CNA discute Reforma Tributária no Senado Federal
A Confederação da Agricultura e Pecuária do Brasil (CNA) participou do debate virtual “A Reforma Tributária do Consumo sob a perspectiva dos Setores Econômicos”, promovida pelo Senado Federal, na segunda (23).
A discussão faz parte de uma série de quatro encontros temáticos requeridos pelo senador Roberto Rocha?(PSDB-MA), relator da PEC 110/2019, e tem como objetivo analisar a proposta que trata da reforma do sistema tributário nacional.
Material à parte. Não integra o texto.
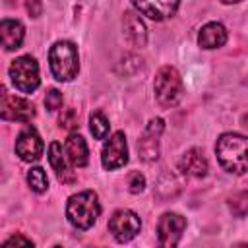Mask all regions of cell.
Returning <instances> with one entry per match:
<instances>
[{
	"instance_id": "1",
	"label": "cell",
	"mask_w": 248,
	"mask_h": 248,
	"mask_svg": "<svg viewBox=\"0 0 248 248\" xmlns=\"http://www.w3.org/2000/svg\"><path fill=\"white\" fill-rule=\"evenodd\" d=\"M219 165L231 174H244L248 170V136L227 132L215 143Z\"/></svg>"
},
{
	"instance_id": "2",
	"label": "cell",
	"mask_w": 248,
	"mask_h": 248,
	"mask_svg": "<svg viewBox=\"0 0 248 248\" xmlns=\"http://www.w3.org/2000/svg\"><path fill=\"white\" fill-rule=\"evenodd\" d=\"M99 215H101V203L93 190H83L68 198L66 217L72 227L79 231H87L97 223Z\"/></svg>"
},
{
	"instance_id": "3",
	"label": "cell",
	"mask_w": 248,
	"mask_h": 248,
	"mask_svg": "<svg viewBox=\"0 0 248 248\" xmlns=\"http://www.w3.org/2000/svg\"><path fill=\"white\" fill-rule=\"evenodd\" d=\"M48 66L58 81H72L79 72L78 48L70 41H56L48 50Z\"/></svg>"
},
{
	"instance_id": "4",
	"label": "cell",
	"mask_w": 248,
	"mask_h": 248,
	"mask_svg": "<svg viewBox=\"0 0 248 248\" xmlns=\"http://www.w3.org/2000/svg\"><path fill=\"white\" fill-rule=\"evenodd\" d=\"M153 91H155L157 103L163 108H170V107L178 105L184 95V83H182L178 70L172 66H163L155 76Z\"/></svg>"
},
{
	"instance_id": "5",
	"label": "cell",
	"mask_w": 248,
	"mask_h": 248,
	"mask_svg": "<svg viewBox=\"0 0 248 248\" xmlns=\"http://www.w3.org/2000/svg\"><path fill=\"white\" fill-rule=\"evenodd\" d=\"M10 79L14 83V87L21 93H33L39 83H41V78H39V64L37 60L31 56V54H23V56H17L12 64H10Z\"/></svg>"
},
{
	"instance_id": "6",
	"label": "cell",
	"mask_w": 248,
	"mask_h": 248,
	"mask_svg": "<svg viewBox=\"0 0 248 248\" xmlns=\"http://www.w3.org/2000/svg\"><path fill=\"white\" fill-rule=\"evenodd\" d=\"M163 130H165V120L163 118H151L149 124L145 126L141 138L138 140V151H140V157L143 161L151 163V161L159 159Z\"/></svg>"
},
{
	"instance_id": "7",
	"label": "cell",
	"mask_w": 248,
	"mask_h": 248,
	"mask_svg": "<svg viewBox=\"0 0 248 248\" xmlns=\"http://www.w3.org/2000/svg\"><path fill=\"white\" fill-rule=\"evenodd\" d=\"M141 229V221L140 217L130 211V209H118L112 213V217L108 219V231L110 234L118 240V242H128L132 240Z\"/></svg>"
},
{
	"instance_id": "8",
	"label": "cell",
	"mask_w": 248,
	"mask_h": 248,
	"mask_svg": "<svg viewBox=\"0 0 248 248\" xmlns=\"http://www.w3.org/2000/svg\"><path fill=\"white\" fill-rule=\"evenodd\" d=\"M101 163L107 170L120 169L128 163V143L124 132H114L103 145L101 151Z\"/></svg>"
},
{
	"instance_id": "9",
	"label": "cell",
	"mask_w": 248,
	"mask_h": 248,
	"mask_svg": "<svg viewBox=\"0 0 248 248\" xmlns=\"http://www.w3.org/2000/svg\"><path fill=\"white\" fill-rule=\"evenodd\" d=\"M186 229V219L180 213H163L157 223V236L161 246H176Z\"/></svg>"
},
{
	"instance_id": "10",
	"label": "cell",
	"mask_w": 248,
	"mask_h": 248,
	"mask_svg": "<svg viewBox=\"0 0 248 248\" xmlns=\"http://www.w3.org/2000/svg\"><path fill=\"white\" fill-rule=\"evenodd\" d=\"M43 140L41 136L37 134V130L33 126H25L19 134H17V140H16V153L21 161L25 163H35L41 159L43 155Z\"/></svg>"
},
{
	"instance_id": "11",
	"label": "cell",
	"mask_w": 248,
	"mask_h": 248,
	"mask_svg": "<svg viewBox=\"0 0 248 248\" xmlns=\"http://www.w3.org/2000/svg\"><path fill=\"white\" fill-rule=\"evenodd\" d=\"M35 116V107L23 97L10 95L2 89V118L14 122H29Z\"/></svg>"
},
{
	"instance_id": "12",
	"label": "cell",
	"mask_w": 248,
	"mask_h": 248,
	"mask_svg": "<svg viewBox=\"0 0 248 248\" xmlns=\"http://www.w3.org/2000/svg\"><path fill=\"white\" fill-rule=\"evenodd\" d=\"M132 4L141 16L155 21H163L176 14L180 0H132Z\"/></svg>"
},
{
	"instance_id": "13",
	"label": "cell",
	"mask_w": 248,
	"mask_h": 248,
	"mask_svg": "<svg viewBox=\"0 0 248 248\" xmlns=\"http://www.w3.org/2000/svg\"><path fill=\"white\" fill-rule=\"evenodd\" d=\"M48 163H50V167H52V170H54V174L60 182L72 184L76 180V174L68 165L70 159L66 155V149H62V145L58 141H52L48 145Z\"/></svg>"
},
{
	"instance_id": "14",
	"label": "cell",
	"mask_w": 248,
	"mask_h": 248,
	"mask_svg": "<svg viewBox=\"0 0 248 248\" xmlns=\"http://www.w3.org/2000/svg\"><path fill=\"white\" fill-rule=\"evenodd\" d=\"M178 169H180V172L186 174V176L202 178V176L207 174V169H209V167H207V159L203 157V153H202L200 149L192 147V149H188V151L180 157Z\"/></svg>"
},
{
	"instance_id": "15",
	"label": "cell",
	"mask_w": 248,
	"mask_h": 248,
	"mask_svg": "<svg viewBox=\"0 0 248 248\" xmlns=\"http://www.w3.org/2000/svg\"><path fill=\"white\" fill-rule=\"evenodd\" d=\"M124 35L126 39L134 45V46H143L145 41H147V29H145V23L143 19L140 17V12H124Z\"/></svg>"
},
{
	"instance_id": "16",
	"label": "cell",
	"mask_w": 248,
	"mask_h": 248,
	"mask_svg": "<svg viewBox=\"0 0 248 248\" xmlns=\"http://www.w3.org/2000/svg\"><path fill=\"white\" fill-rule=\"evenodd\" d=\"M225 43H227V29H225V25L219 23V21H209V23H205V25L200 29V33H198V45H200L202 48H207V50H211V48H221Z\"/></svg>"
},
{
	"instance_id": "17",
	"label": "cell",
	"mask_w": 248,
	"mask_h": 248,
	"mask_svg": "<svg viewBox=\"0 0 248 248\" xmlns=\"http://www.w3.org/2000/svg\"><path fill=\"white\" fill-rule=\"evenodd\" d=\"M0 35H2V46L6 50H16L21 46L23 37H25V29L21 25V21L17 19H2L0 23Z\"/></svg>"
},
{
	"instance_id": "18",
	"label": "cell",
	"mask_w": 248,
	"mask_h": 248,
	"mask_svg": "<svg viewBox=\"0 0 248 248\" xmlns=\"http://www.w3.org/2000/svg\"><path fill=\"white\" fill-rule=\"evenodd\" d=\"M64 149H66V155H68V159L74 167H85L87 165L89 149H87L85 140L79 134H70L66 143H64Z\"/></svg>"
},
{
	"instance_id": "19",
	"label": "cell",
	"mask_w": 248,
	"mask_h": 248,
	"mask_svg": "<svg viewBox=\"0 0 248 248\" xmlns=\"http://www.w3.org/2000/svg\"><path fill=\"white\" fill-rule=\"evenodd\" d=\"M27 184H29V188H31L33 192H37V194L46 192V190H48V176H46L45 169H41V167H31V169L27 170Z\"/></svg>"
},
{
	"instance_id": "20",
	"label": "cell",
	"mask_w": 248,
	"mask_h": 248,
	"mask_svg": "<svg viewBox=\"0 0 248 248\" xmlns=\"http://www.w3.org/2000/svg\"><path fill=\"white\" fill-rule=\"evenodd\" d=\"M108 128H110V124L103 112H93L89 116V130L95 140H105L108 136Z\"/></svg>"
},
{
	"instance_id": "21",
	"label": "cell",
	"mask_w": 248,
	"mask_h": 248,
	"mask_svg": "<svg viewBox=\"0 0 248 248\" xmlns=\"http://www.w3.org/2000/svg\"><path fill=\"white\" fill-rule=\"evenodd\" d=\"M229 209L232 211V215L236 217H244L248 215V190L234 194L232 198H229Z\"/></svg>"
},
{
	"instance_id": "22",
	"label": "cell",
	"mask_w": 248,
	"mask_h": 248,
	"mask_svg": "<svg viewBox=\"0 0 248 248\" xmlns=\"http://www.w3.org/2000/svg\"><path fill=\"white\" fill-rule=\"evenodd\" d=\"M143 188H145V176L138 170H132L128 174V190L132 194H140V192H143Z\"/></svg>"
},
{
	"instance_id": "23",
	"label": "cell",
	"mask_w": 248,
	"mask_h": 248,
	"mask_svg": "<svg viewBox=\"0 0 248 248\" xmlns=\"http://www.w3.org/2000/svg\"><path fill=\"white\" fill-rule=\"evenodd\" d=\"M45 107H46V110H50V112L58 110V108L62 107V93H60L58 89H48V93H46V97H45Z\"/></svg>"
},
{
	"instance_id": "24",
	"label": "cell",
	"mask_w": 248,
	"mask_h": 248,
	"mask_svg": "<svg viewBox=\"0 0 248 248\" xmlns=\"http://www.w3.org/2000/svg\"><path fill=\"white\" fill-rule=\"evenodd\" d=\"M58 122H60V128H66V130H74V128L78 126L76 110H74V108H66V110H62V114H60Z\"/></svg>"
},
{
	"instance_id": "25",
	"label": "cell",
	"mask_w": 248,
	"mask_h": 248,
	"mask_svg": "<svg viewBox=\"0 0 248 248\" xmlns=\"http://www.w3.org/2000/svg\"><path fill=\"white\" fill-rule=\"evenodd\" d=\"M4 246H33V240L31 238H25L21 234H14V236H10L4 242Z\"/></svg>"
},
{
	"instance_id": "26",
	"label": "cell",
	"mask_w": 248,
	"mask_h": 248,
	"mask_svg": "<svg viewBox=\"0 0 248 248\" xmlns=\"http://www.w3.org/2000/svg\"><path fill=\"white\" fill-rule=\"evenodd\" d=\"M25 10L29 12L31 17H39L43 12V4L41 0H25Z\"/></svg>"
},
{
	"instance_id": "27",
	"label": "cell",
	"mask_w": 248,
	"mask_h": 248,
	"mask_svg": "<svg viewBox=\"0 0 248 248\" xmlns=\"http://www.w3.org/2000/svg\"><path fill=\"white\" fill-rule=\"evenodd\" d=\"M223 4H236V2H240V0H221Z\"/></svg>"
}]
</instances>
Entre os debatedores estiveram o presidente do Instituto CNA, Roberto Brant; o presidente da Confederação Nacional da Indústria (CNI), Robson Braga de Andrade; o presidente da Confederação Nacional do Transporte (CNT), Vander Costa; e o consultor tributário da Fecomércio-RJ e representante da Confederação Nacional do Comércio (CNC), Gilberto Alvarenga.
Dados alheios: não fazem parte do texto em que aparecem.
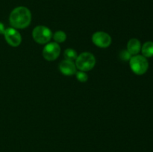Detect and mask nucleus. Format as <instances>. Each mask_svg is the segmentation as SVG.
Returning <instances> with one entry per match:
<instances>
[{"instance_id":"obj_1","label":"nucleus","mask_w":153,"mask_h":152,"mask_svg":"<svg viewBox=\"0 0 153 152\" xmlns=\"http://www.w3.org/2000/svg\"><path fill=\"white\" fill-rule=\"evenodd\" d=\"M31 20V12L27 7L22 6L13 9L9 17V21L12 27L19 29H23L28 27L30 25Z\"/></svg>"},{"instance_id":"obj_2","label":"nucleus","mask_w":153,"mask_h":152,"mask_svg":"<svg viewBox=\"0 0 153 152\" xmlns=\"http://www.w3.org/2000/svg\"><path fill=\"white\" fill-rule=\"evenodd\" d=\"M130 67L134 73L142 75L147 72L149 68V62L146 58L143 55H134L129 61Z\"/></svg>"},{"instance_id":"obj_3","label":"nucleus","mask_w":153,"mask_h":152,"mask_svg":"<svg viewBox=\"0 0 153 152\" xmlns=\"http://www.w3.org/2000/svg\"><path fill=\"white\" fill-rule=\"evenodd\" d=\"M75 64L80 71H90L96 64L95 57L90 52H84L77 57Z\"/></svg>"},{"instance_id":"obj_4","label":"nucleus","mask_w":153,"mask_h":152,"mask_svg":"<svg viewBox=\"0 0 153 152\" xmlns=\"http://www.w3.org/2000/svg\"><path fill=\"white\" fill-rule=\"evenodd\" d=\"M33 39L35 42L40 44H46L52 37V33L48 27L39 25L34 28L32 31Z\"/></svg>"},{"instance_id":"obj_5","label":"nucleus","mask_w":153,"mask_h":152,"mask_svg":"<svg viewBox=\"0 0 153 152\" xmlns=\"http://www.w3.org/2000/svg\"><path fill=\"white\" fill-rule=\"evenodd\" d=\"M61 48L57 43H49L43 49V56L46 61H53L60 55Z\"/></svg>"},{"instance_id":"obj_6","label":"nucleus","mask_w":153,"mask_h":152,"mask_svg":"<svg viewBox=\"0 0 153 152\" xmlns=\"http://www.w3.org/2000/svg\"><path fill=\"white\" fill-rule=\"evenodd\" d=\"M4 36L6 42L13 47H17L22 42V37L20 34L14 28H6Z\"/></svg>"},{"instance_id":"obj_7","label":"nucleus","mask_w":153,"mask_h":152,"mask_svg":"<svg viewBox=\"0 0 153 152\" xmlns=\"http://www.w3.org/2000/svg\"><path fill=\"white\" fill-rule=\"evenodd\" d=\"M92 41L98 47L108 48L111 43V37L107 33L98 31L93 34Z\"/></svg>"},{"instance_id":"obj_8","label":"nucleus","mask_w":153,"mask_h":152,"mask_svg":"<svg viewBox=\"0 0 153 152\" xmlns=\"http://www.w3.org/2000/svg\"><path fill=\"white\" fill-rule=\"evenodd\" d=\"M59 69L65 75H73L76 72V64L73 61L64 60L60 63Z\"/></svg>"},{"instance_id":"obj_9","label":"nucleus","mask_w":153,"mask_h":152,"mask_svg":"<svg viewBox=\"0 0 153 152\" xmlns=\"http://www.w3.org/2000/svg\"><path fill=\"white\" fill-rule=\"evenodd\" d=\"M141 50V44L137 39H131L127 44V51L131 55H137Z\"/></svg>"},{"instance_id":"obj_10","label":"nucleus","mask_w":153,"mask_h":152,"mask_svg":"<svg viewBox=\"0 0 153 152\" xmlns=\"http://www.w3.org/2000/svg\"><path fill=\"white\" fill-rule=\"evenodd\" d=\"M141 52L145 58L153 57V42L148 41L141 46Z\"/></svg>"},{"instance_id":"obj_11","label":"nucleus","mask_w":153,"mask_h":152,"mask_svg":"<svg viewBox=\"0 0 153 152\" xmlns=\"http://www.w3.org/2000/svg\"><path fill=\"white\" fill-rule=\"evenodd\" d=\"M64 58H65V60L73 61V62L74 61H76V58H77L78 57L76 52L73 49H66L65 52H64Z\"/></svg>"},{"instance_id":"obj_12","label":"nucleus","mask_w":153,"mask_h":152,"mask_svg":"<svg viewBox=\"0 0 153 152\" xmlns=\"http://www.w3.org/2000/svg\"><path fill=\"white\" fill-rule=\"evenodd\" d=\"M53 38L55 40V43H63L67 39V35H66L65 32L62 31H58L54 34Z\"/></svg>"},{"instance_id":"obj_13","label":"nucleus","mask_w":153,"mask_h":152,"mask_svg":"<svg viewBox=\"0 0 153 152\" xmlns=\"http://www.w3.org/2000/svg\"><path fill=\"white\" fill-rule=\"evenodd\" d=\"M76 77L80 82H86L88 80V75L83 71L76 72Z\"/></svg>"},{"instance_id":"obj_14","label":"nucleus","mask_w":153,"mask_h":152,"mask_svg":"<svg viewBox=\"0 0 153 152\" xmlns=\"http://www.w3.org/2000/svg\"><path fill=\"white\" fill-rule=\"evenodd\" d=\"M132 55L129 53L127 50H123L122 52L120 54V58L122 61H130V59L131 58Z\"/></svg>"},{"instance_id":"obj_15","label":"nucleus","mask_w":153,"mask_h":152,"mask_svg":"<svg viewBox=\"0 0 153 152\" xmlns=\"http://www.w3.org/2000/svg\"><path fill=\"white\" fill-rule=\"evenodd\" d=\"M6 28H4V24L0 22V34H4V31H5Z\"/></svg>"}]
</instances>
Roberto Brant destacou que o Sistema CNA é favorável à Reforma Tributária, mas apontou pontos que preocupam o setor. Entre eles estão a possibilidade de os produtores rurais pessoas físicas passarem a ser contribuintes diretos do Imposto sobre Bens e Serviços (IBS) e a adoção de uma alíquota única, o que aumentaria a tributação de insumos agropecuários e o custo de produção.
“Reconhecemos a necessidade de uma Reforma Tributária, mas não podemos criar insegurança e tributar setores que vem obtendo um bom desempenho na economia. Isso seria totalmente contraproducente e limitaria a expansão, trazendo menos crescimento econômico e, consequentemente, arrecadação para o País”, afirmou.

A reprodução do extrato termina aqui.